Headquarters: Roswell, Georgia.
Porter Freight Funding
Time to funding: Within 24 hours and sometimes sooner.
Good to know: Discounts available if you sign a six-month or one-year contract. Recourse factoring fees start at 3%.
Headquarters: Birmingham, Alabama.
Time to funding: Same day.
Good to know: Fees start at 2%. Works with startups and trucking companies with one to 100 trucks. No mobile app available.
Headquarters: Weatherford, Texas.
What is freight factoring?
Freight factoring is a process in which a factoring company buys your invoices at a discount and collects payment from the customers on those invoices. The arrangement creates a source of fast cash for the trucking company.
There are two types of factoring companies for trucking:
Recourse factors. If the customer ultimately doesn’t pay the invoice, the trucking company pays the factoring company. The trucking company bears the risk of nonpayment.
Nonrecourse factors. If the customer ultimately doesn’t pay the invoice, the trucking company doesn’t have to pay the invoice. The factoring company bears the risk of nonpayment, which is why nonrecourse factoring typically costs more than recourse factoring.
Do I need a factoring company for trucking?
A factoring company for trucking can be a source of quick cash, which could come in handy if a trucking company is having trouble making payroll or paying other bills, or if it doesn’t want to take out a loan or other financing.
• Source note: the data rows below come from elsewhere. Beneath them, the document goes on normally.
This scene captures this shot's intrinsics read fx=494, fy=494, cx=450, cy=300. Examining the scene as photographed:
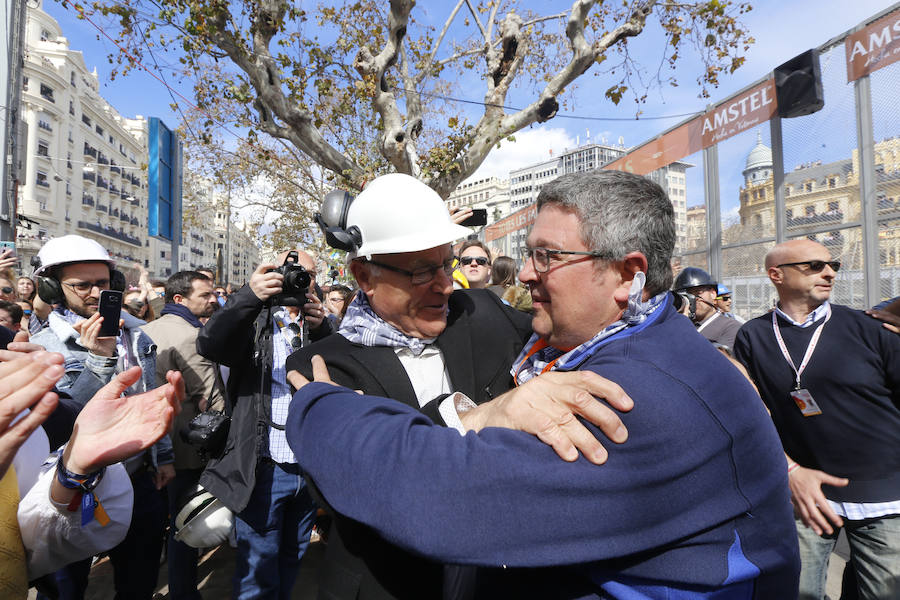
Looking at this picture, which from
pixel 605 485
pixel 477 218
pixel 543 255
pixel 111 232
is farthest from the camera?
pixel 111 232

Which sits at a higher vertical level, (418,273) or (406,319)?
(418,273)

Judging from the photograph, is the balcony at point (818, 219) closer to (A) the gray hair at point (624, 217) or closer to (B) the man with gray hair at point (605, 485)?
(A) the gray hair at point (624, 217)

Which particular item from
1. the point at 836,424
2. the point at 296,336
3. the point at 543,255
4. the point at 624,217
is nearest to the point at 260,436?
the point at 296,336

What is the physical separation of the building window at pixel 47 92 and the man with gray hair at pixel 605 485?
60418mm

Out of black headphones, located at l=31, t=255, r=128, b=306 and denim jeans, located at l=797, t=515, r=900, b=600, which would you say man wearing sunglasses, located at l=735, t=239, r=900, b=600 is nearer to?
denim jeans, located at l=797, t=515, r=900, b=600

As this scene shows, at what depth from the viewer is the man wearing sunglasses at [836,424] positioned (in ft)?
8.46

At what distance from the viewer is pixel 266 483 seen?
293cm

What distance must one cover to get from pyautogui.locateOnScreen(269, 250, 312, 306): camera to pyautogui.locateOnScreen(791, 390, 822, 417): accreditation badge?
9.33 ft

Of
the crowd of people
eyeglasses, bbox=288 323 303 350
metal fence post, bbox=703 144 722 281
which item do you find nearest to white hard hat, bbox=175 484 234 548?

In addition, companies that don’t have the time or staff to deal with collecting money from customers might find factoring attractive.
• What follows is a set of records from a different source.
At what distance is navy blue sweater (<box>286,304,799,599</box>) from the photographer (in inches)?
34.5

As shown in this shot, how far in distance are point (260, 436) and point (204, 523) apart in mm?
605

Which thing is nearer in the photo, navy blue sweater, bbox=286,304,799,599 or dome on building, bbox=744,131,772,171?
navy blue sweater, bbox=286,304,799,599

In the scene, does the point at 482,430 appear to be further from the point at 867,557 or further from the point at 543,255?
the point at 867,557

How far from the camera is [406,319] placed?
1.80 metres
Flexible — factor only what you need when you need it.
Credit score doesn’t matter.
May cost more than bank financing.
Company may come after trucking company if customers don’t pay.
How much do factoring companies charge?
Trucking factoring companies buy accounts receivable at a discount, meaning that trucking companies selling invoices won’t receive the full value of those invoices. The size of that discount is one of the key factors to consider when choosing a factoring company for trucking.
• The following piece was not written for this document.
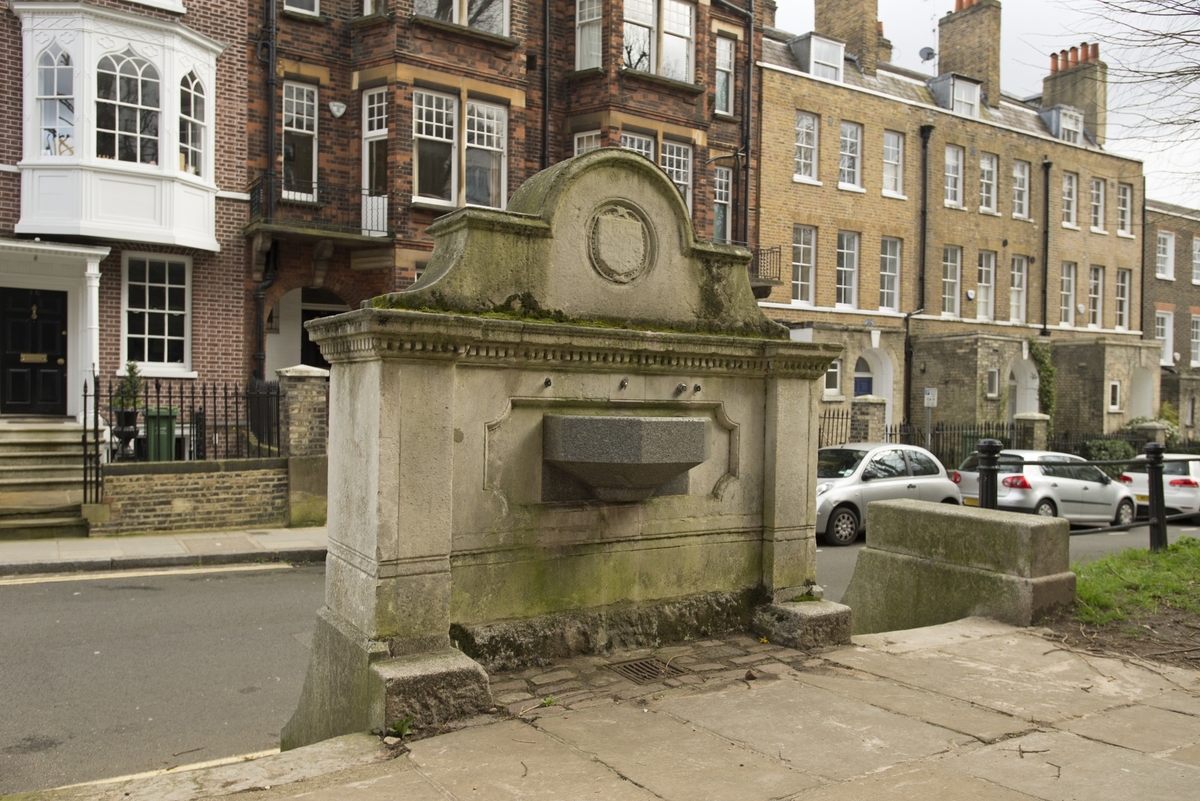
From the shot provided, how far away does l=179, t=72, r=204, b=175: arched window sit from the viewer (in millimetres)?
16458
However, it’s rare to get an upfront price from factoring companies because they typically base their discount rates on a variety of factors:
Whether you want recourse or nonrecourse factoring.
Who your customers are.
The volume of the invoices.
Whether you want to pay a flat factoring fee (the same percentage fee for every invoice) or a tiered factoring rate (a lower fee on invoices that pay quickly and a higher fee on invoices that pay more slowly).
Whether the company also charges invoice submission fees or invoice processing fees.
For these reasons, it’s important to review the contract terms of any factoring agreement and make sure you understand the costs before you sign up.
Alternatives to freight factoring
Freight factoring is just one way to borrow money quickly. These other options might be viable alternatives for your trucking business.
Business credit cards
Borrowing money using a credit card gives you the opportunity to keep 100% of what your customers pay you. Credit cards can carry various rewards, such as travel miles or cash back, and a business gas credit card may make sense for a trucking company. But be sure you can pay your credit card balances off in full, because the interest charges may be higher than what you’d pay in factoring fees.
Business line of credit
If you need access to ongoing working capital, drawing from a business line of credit might be cheaper than factoring to cover short-term costs. You’ll likely have a higher spending limit with a line of credit than with a business credit card, but there may also be higher qualification hurdles to jump in terms of credit score and financial performance.